Re: sysctl kern.ipc.somaxconn limit 65535 why?

From: Chuck Swiger <cswiger_at_mac.com> Date: Wed, 04 Jan 2012 15:24:28 -0800 · This archive was generated by hypermail 2.4.0 : Wed May 19 2021 - 11:40:22 UTC

Hi--

On Jan 4, 2012, at 2:23 PM, Dan The Man wrote:
>> It is not arbitrary.  Systems ought to provide sensible limits, which can be adjusted if needed and appropriate.  The fact that a system might have 50,000 file descriptors globally available does not mean that it would be OK for any random process to consume half of them, even if there is still adequate room left for other tasks.  It's common for "ulimit -n" to be set to 256 or 1024.
> 
> Sensibly limits means a sensible stock default, not imposing an OS limit on what admin/developer can set on his own hardware.

In point of fact, protocols like TCP/IP impose limits on what is possible.  It is in fact the job of the OS to say "no" when a developer asks for a TTL of a million via setsockopt(), because RFC-791 limits the maximum value of the "time to live" field to 255.

> With the new IBM developments underway of 16 core atom processors and hundreds of gigabytes of memory, surely a backlog of 100k is manageable. Or what about the future of 500 core systems with a terrabyte of memory, 100k listen queue could be processed instantly.

Um.  I gather you don't have much background in operating system design or massively parallelized systems?

Due to locking constraints imposed by whatever synchronization mechanism and communications topology is employed between cores, you simply cannot just add more processors to a system and expect it to go faster in a linear fashion.  Having 500 cores contending over a single queue is almost certain to result in horrible performance.  Even though the problem of a bunch of independent requests is "embarrassingly parallelizeable", you do that by partitioning the queue into multiple pieces that are fed to different groups or pools of processors to minimize contention over a single data structure.

>> Yes.  If the system doesn't handle connectivity problems via something like exponential backoff, then the weak point is poor software design and not FreeBSD being unwilling to set the socket listen queue to a value in the hundreds of thousands.

> [DATA RECORDS]
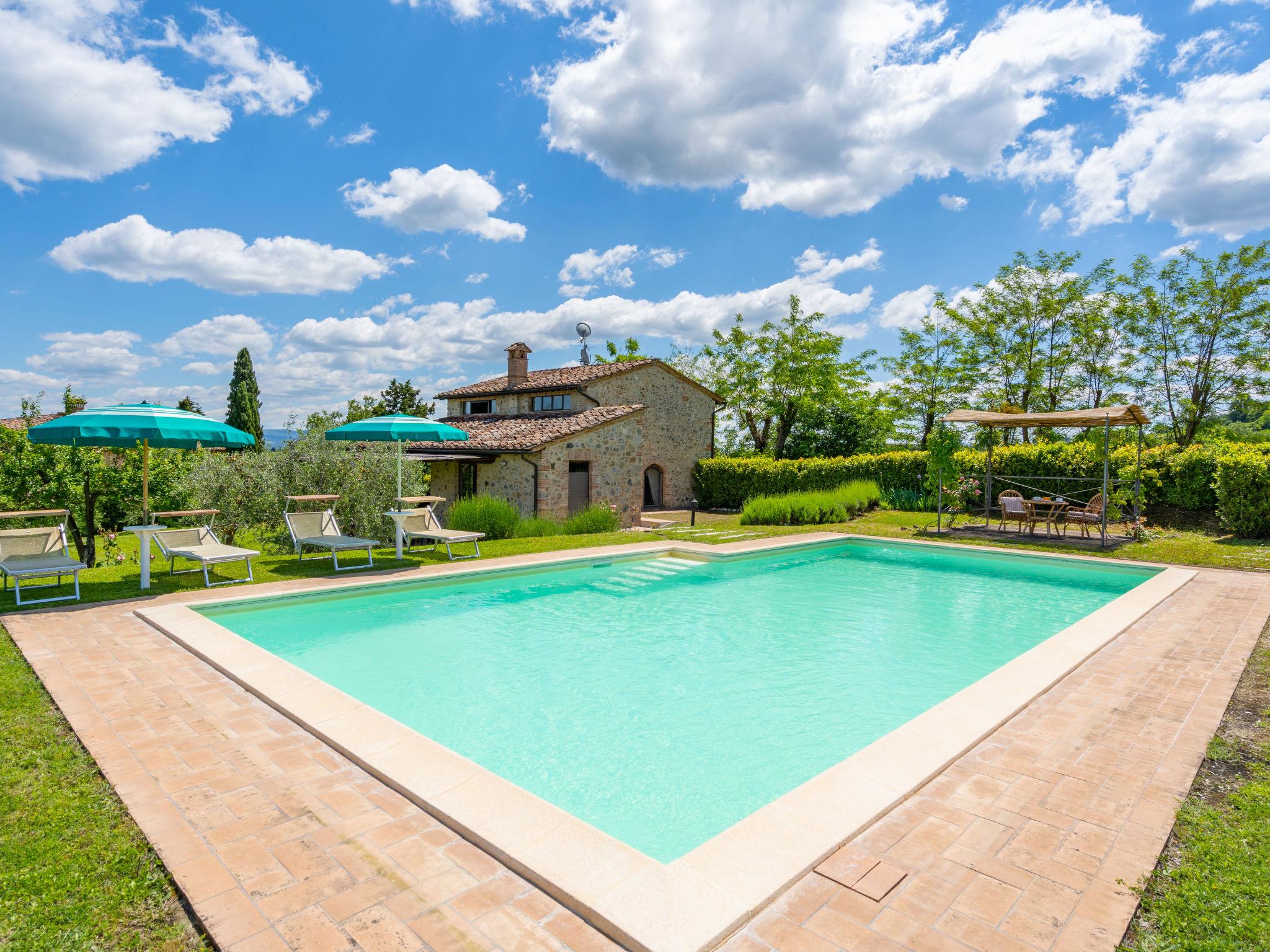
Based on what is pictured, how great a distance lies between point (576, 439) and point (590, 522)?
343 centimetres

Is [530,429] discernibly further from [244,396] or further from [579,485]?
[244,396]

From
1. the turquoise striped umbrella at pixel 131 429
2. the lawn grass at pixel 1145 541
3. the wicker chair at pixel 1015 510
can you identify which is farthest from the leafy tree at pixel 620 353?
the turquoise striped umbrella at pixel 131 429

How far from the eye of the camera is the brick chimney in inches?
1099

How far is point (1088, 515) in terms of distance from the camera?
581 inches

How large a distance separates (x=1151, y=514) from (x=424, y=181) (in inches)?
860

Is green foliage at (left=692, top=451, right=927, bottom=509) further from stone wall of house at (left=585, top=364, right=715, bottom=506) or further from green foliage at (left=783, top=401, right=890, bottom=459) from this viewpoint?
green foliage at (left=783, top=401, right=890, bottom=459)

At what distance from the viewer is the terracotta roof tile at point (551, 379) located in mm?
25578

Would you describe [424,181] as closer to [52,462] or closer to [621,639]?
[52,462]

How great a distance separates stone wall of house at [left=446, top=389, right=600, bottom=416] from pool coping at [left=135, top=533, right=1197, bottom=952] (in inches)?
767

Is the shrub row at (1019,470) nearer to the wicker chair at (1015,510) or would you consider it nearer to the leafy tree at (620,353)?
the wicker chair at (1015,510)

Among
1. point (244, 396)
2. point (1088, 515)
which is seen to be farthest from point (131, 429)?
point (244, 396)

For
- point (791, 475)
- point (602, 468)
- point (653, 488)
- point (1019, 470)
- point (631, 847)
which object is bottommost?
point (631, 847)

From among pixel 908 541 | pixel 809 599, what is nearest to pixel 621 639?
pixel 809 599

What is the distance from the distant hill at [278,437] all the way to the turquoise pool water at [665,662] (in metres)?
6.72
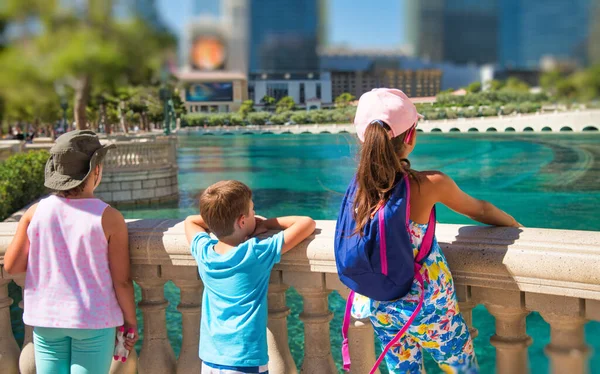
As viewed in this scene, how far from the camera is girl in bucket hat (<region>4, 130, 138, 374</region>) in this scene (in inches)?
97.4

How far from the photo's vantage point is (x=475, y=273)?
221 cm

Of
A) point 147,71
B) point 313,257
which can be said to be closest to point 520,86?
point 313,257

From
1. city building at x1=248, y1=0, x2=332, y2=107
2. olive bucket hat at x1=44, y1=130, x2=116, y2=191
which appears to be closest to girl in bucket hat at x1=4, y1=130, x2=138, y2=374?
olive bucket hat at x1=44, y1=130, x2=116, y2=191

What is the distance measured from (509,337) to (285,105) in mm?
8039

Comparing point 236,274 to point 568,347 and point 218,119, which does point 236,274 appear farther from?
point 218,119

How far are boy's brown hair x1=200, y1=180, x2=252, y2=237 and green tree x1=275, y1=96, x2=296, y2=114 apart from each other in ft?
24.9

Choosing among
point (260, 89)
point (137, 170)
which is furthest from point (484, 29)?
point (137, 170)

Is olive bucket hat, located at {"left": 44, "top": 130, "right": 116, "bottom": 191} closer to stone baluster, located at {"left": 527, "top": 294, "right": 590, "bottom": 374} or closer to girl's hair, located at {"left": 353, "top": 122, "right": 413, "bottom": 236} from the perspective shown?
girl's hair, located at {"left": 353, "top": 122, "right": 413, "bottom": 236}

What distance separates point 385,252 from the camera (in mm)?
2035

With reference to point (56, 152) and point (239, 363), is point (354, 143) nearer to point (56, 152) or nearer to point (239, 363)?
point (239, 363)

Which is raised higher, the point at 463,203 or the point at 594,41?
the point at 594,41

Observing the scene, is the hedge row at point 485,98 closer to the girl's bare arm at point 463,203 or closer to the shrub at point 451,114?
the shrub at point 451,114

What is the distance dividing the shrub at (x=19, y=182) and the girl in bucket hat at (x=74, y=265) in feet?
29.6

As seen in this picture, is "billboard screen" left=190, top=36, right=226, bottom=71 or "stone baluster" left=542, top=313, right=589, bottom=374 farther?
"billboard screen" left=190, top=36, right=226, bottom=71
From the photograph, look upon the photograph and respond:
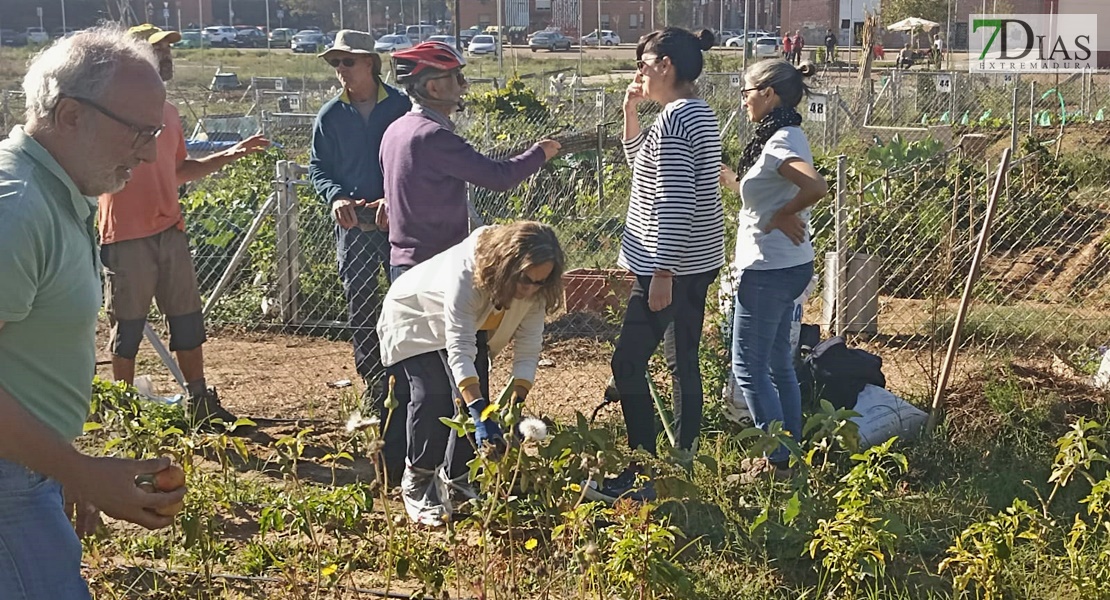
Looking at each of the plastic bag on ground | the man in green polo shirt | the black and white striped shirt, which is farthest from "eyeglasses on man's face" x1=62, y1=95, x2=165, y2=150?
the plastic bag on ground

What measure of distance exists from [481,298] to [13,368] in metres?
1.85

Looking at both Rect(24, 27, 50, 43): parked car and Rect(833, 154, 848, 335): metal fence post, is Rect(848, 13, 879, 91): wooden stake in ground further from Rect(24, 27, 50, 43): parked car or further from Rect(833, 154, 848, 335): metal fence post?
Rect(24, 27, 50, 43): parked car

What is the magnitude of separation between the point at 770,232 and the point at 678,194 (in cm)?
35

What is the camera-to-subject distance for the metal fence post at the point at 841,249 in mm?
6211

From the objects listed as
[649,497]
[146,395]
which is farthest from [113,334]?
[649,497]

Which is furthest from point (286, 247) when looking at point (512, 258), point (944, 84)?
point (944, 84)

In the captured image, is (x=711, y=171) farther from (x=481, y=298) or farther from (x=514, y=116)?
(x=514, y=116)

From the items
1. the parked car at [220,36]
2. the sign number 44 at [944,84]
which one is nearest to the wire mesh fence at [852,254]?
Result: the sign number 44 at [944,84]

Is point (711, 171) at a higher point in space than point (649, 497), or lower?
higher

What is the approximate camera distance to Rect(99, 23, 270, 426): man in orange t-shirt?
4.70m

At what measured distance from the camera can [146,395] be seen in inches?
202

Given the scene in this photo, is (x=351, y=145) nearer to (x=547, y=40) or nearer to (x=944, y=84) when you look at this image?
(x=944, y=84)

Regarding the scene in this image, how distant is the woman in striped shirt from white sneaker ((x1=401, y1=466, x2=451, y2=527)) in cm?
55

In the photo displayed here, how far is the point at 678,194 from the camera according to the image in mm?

> [WRITTEN EXERCISE]
Continue the mailing-list reply about the kern.ipc.somaxconn limit, starting right after its last line.

> [TASK OUTPUT]
> 
> I think what me and Arnaud are trying to say here, is let freebsd use a sensible default value, but let the admin dictate the actual policy if he so chooses to change it for stress testing, future proofing or anything else.

FreeBSD does provide a sensible default value for the listen queue size.  It's tunable to a factor of about 1000 times larger, and is a value which is sufficiently large to hold a backlog of several minutes worth of connections, assuming you can process the requests at a very high rate to keep draining the queue.

There probably isn't a reasonable use-case for queuing unprocessed requests for longer than MAXTTL, which is about 4 minutes.  So, it's conceivable in theory for a high-volume server to want to set the listen queue to, say 1000 req/s * 255 (ie, MAXTTL), but I manage high volume servers for a living, and practical experience including measurements of latency and service performance suggests that tuning the listen queue up to on the order of a thousand or so is the inflection point after which it is better/necessary for the software to recognize and start doing overload mitigation then it is for the OS to blindly queue more requests.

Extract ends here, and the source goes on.